Sensory hair cells within the inner ear are susceptible to damage and death from environmental toxins, including exposure to loud noise and some types of drugs. Because adult mammals have little to no capacity to regenerate hair cells, hair cell loss causes permanent hearing and balance impairments in humans. In contrast, nonmammalian vertebrates like fish, frogs, and birds can robustly regenerate hair cells throughout life, enabling functional recovery after damage in adults. In these animals, nearby support cells act as hair cell progenitors. Differences in support cell shape, structure, and motility have been observed between regenerating and non-regenerating organisms, but whether these factors directly regulate regenerative capacity is unclear. This project seeks to use live imaging of zebrafish lateral line neuromasts to characterize support cell shape and dynamics during hair cell death, differentiation, and regeneration.

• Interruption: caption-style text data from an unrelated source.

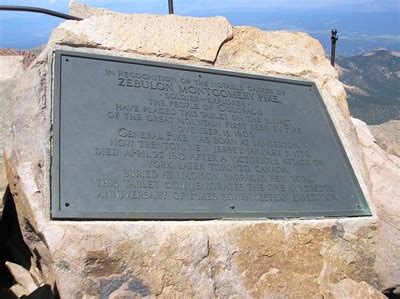 Zebulon Pike Memorial - Pikes Peak, CO - Citizen Memorials on ...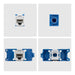 EAN 65030916745 - StarTech.com C6KEYTL180WH24PK módulo de conector de red imagen 5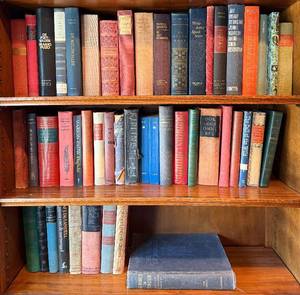 Vintage Books Collection - Assorted Titles, Hardcover & Clothbound, Forty or More Volumes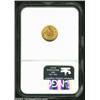 Image 4 : 1855 G$1 MS60 NGC.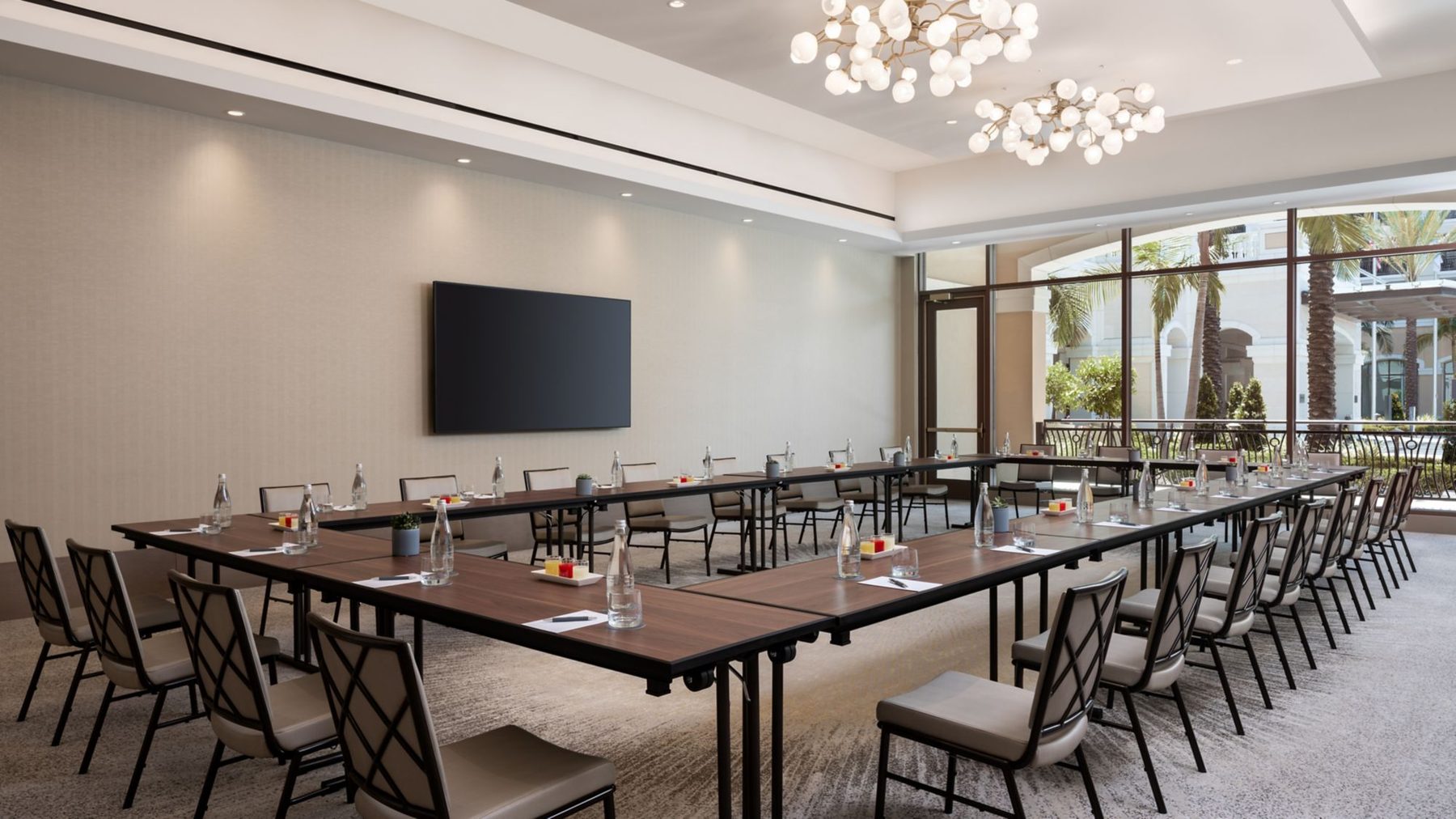 Meeting room at The Westin Anaheim Resort — leftover interior, not a 618-rooms plate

One aim of the project is to use quantitative cell shape analysis to determine the relationship between support cell shape and fate. Ultimately, this may make it possible to use cell morphology to predict which support cells will act as hair cell progenitors. Another focus of the project is to understand how actomyosin contractility regulates hair cell extrusion, differentiation, and regeneration. The actin cytoskeleton is a major determinant of cell shape and dynamics, and support cell F-actin structure is known to differ in adult mammals compared to non-mammals. The information gained from these studies may help investigators design therapies to stimulate hair cell regeneration in adult mammals. It will be important to consider how regenerative therapies will impact the shape and structure of cells in the inner ear because the function of inner ear organs is highly dependent on correct cell orientation and organization. This project will take place in Dr. David Raible's lab at the University of Washington, a rich training environment with abundant expertise and resources to study zebrafish hair cells. These studies will be done in collaboration with experts in quantitative cell biology and biophysics, who will provide additional resources and guidance for the principal investigator. The project includes a training plan that will see the principal investigator gain imaging, modeling, and programming experience to become an independent research scientist applying interdisciplinary approaches to cell and developmental biology.
Hearing and balance impairments often result from loss of sensory hair cells in the inner ear, which do not robustly regenerate in adult mammals but do so in other animals like zebrafish. There is evidence that support cell shape and structure might influence hair cell regeneration capacity, but the mechanisms underlying this link remain unclear. This project seeks to understand how support cells move and change shape during hair cell death and regeneration in zebrafish, which may help investigators design therapies to promote hair cell regeneration in humans.